In the history of computation, electrical power consumption has been on the bottom of the stack in the marketing campaign of Intel, AMD, IBM, and other semiconductor chip fabricators. We’ve all heard about the MHz and GHz wars between Pentium, Athlon, PowerPC, Itanium, and Opteron computer processors. Over the last decade the performance of microprocessors has gone up many fold, usually exceeding Moore’s Law, and likewise following Rock’s Law.
The marketplace of ideas contracted as processor companies folded, or merged. Today we have three major high performance high volume microprocessor manufacturers, and a new era of computing at each. IBM uses the Power Architecture, Intel has the Xeon line, and AMD has the Opteron line of 64-bit (sometimes called x64) dual-core chips. Several factors facilitated the move to multi-core, but the greatest achievement was the move from 130 nm production to the 90 nm process.
Working in such a small production environment allows multiple processors on a single die, which essentially permits nearly double the performance on a dual processor configuration. In the future expect more than two cores on a die, but at the electrical power expense of a single core. In 2006, chip vendors hope to move to 65 nm processes, that will allow even more cores onto the same space as the older 130 and 90 nm designs.
This describes the break from the GHz run-up, instead of a single 10 GHz chip, produce quad-core 2.5 GHz chips with equal or better performance, and at at least a quarter of the electrical requirements.
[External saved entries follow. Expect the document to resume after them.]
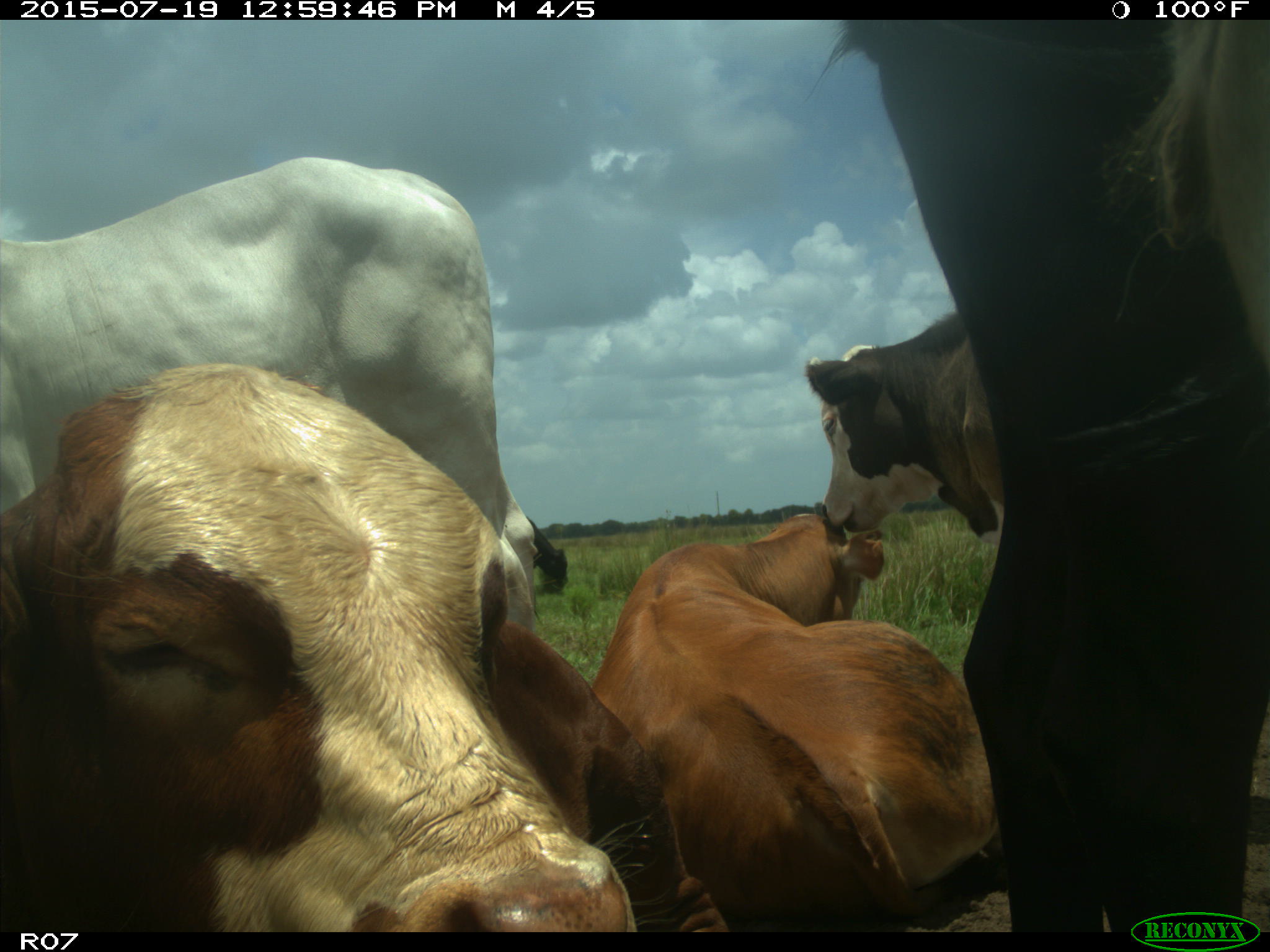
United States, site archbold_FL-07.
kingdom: Animalia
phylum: Chordata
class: Mammalia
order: Artiodactyla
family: Bovidae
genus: Bos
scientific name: Bos taurus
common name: domestic cow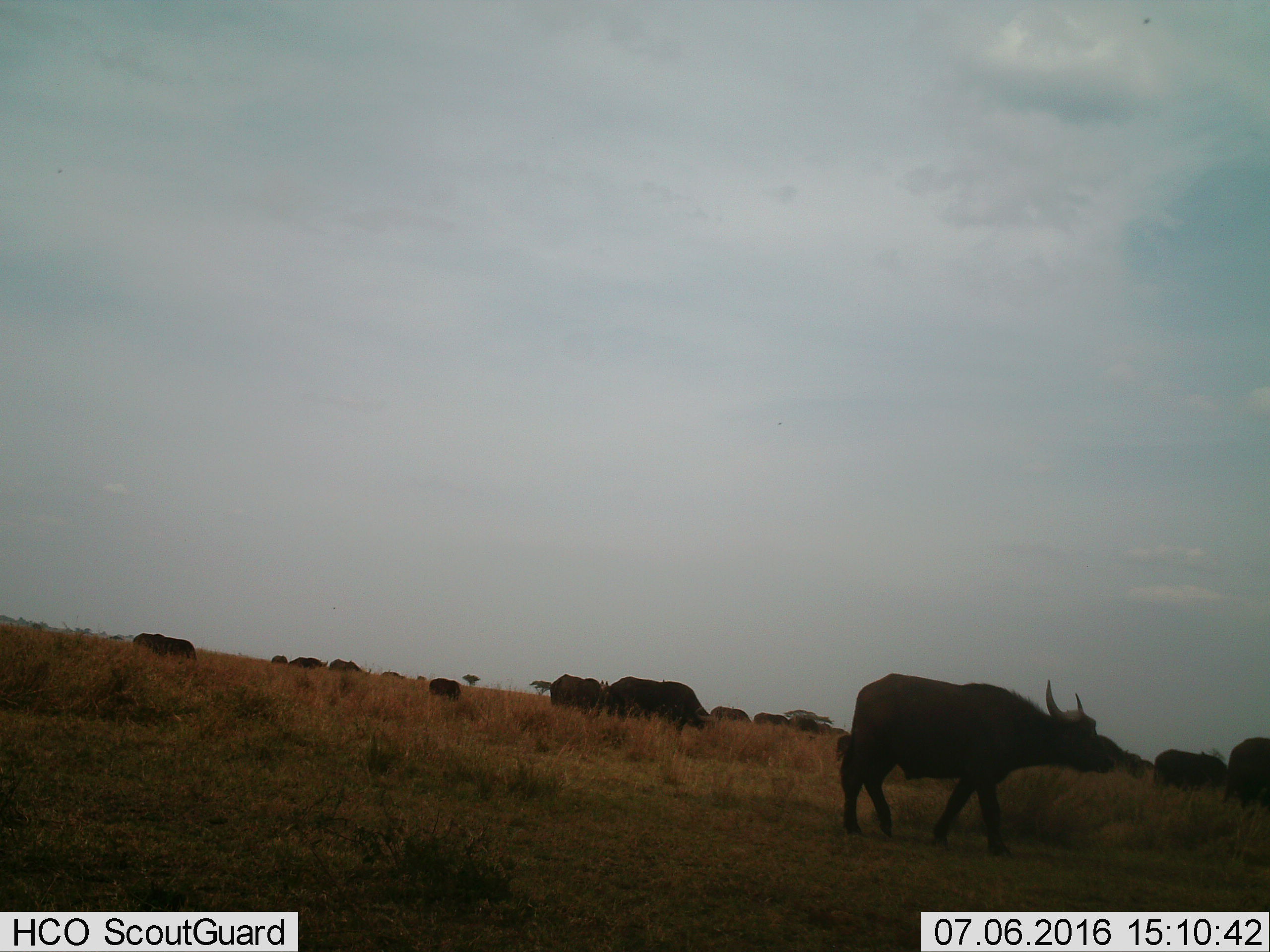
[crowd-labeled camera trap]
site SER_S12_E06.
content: unidentified animal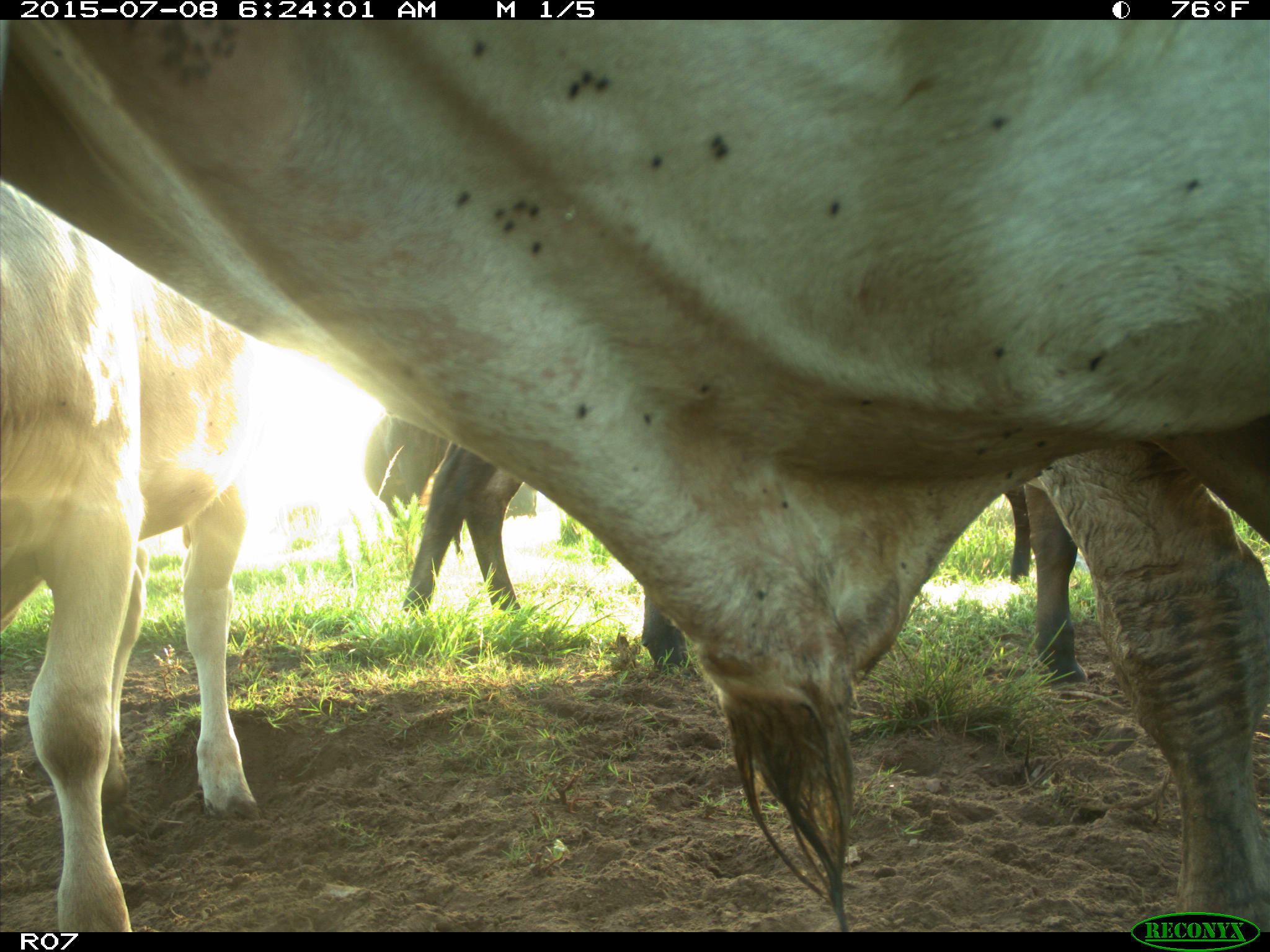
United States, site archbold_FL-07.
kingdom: Animalia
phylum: Chordata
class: Mammalia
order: Artiodactyla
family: Bovidae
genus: Bos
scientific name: Bos taurus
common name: domestic cow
Bos taurus (domestic cow).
Today, Xeon processors take 110 W per core, Opteron 90 W per core, and PowerPC 55 W per core. A new metric is being developed called performance per watt, and multiple system integrators are working on the problem with next generation chips.
Sun Microsystems is first out with a low power dual-core dual-processor system, the 1U Sun Fire X4100 Server, which also reduces power consumption by using SAS 2.5 inch hard drives. Anticipate other vendors like Dell, IBM, and even Apple Computer to explore energy efficient designs to reduce electrical consumption from carbon combustion fuel generating stations.
In the coming months Apple will most likely release a dual-core Xserve G5, along with a future Intel based Xserve. Apple currenty ships a dual-core Power Mac G5 Dual workstation and soon to release the quad-core Power Mac G5 Quad.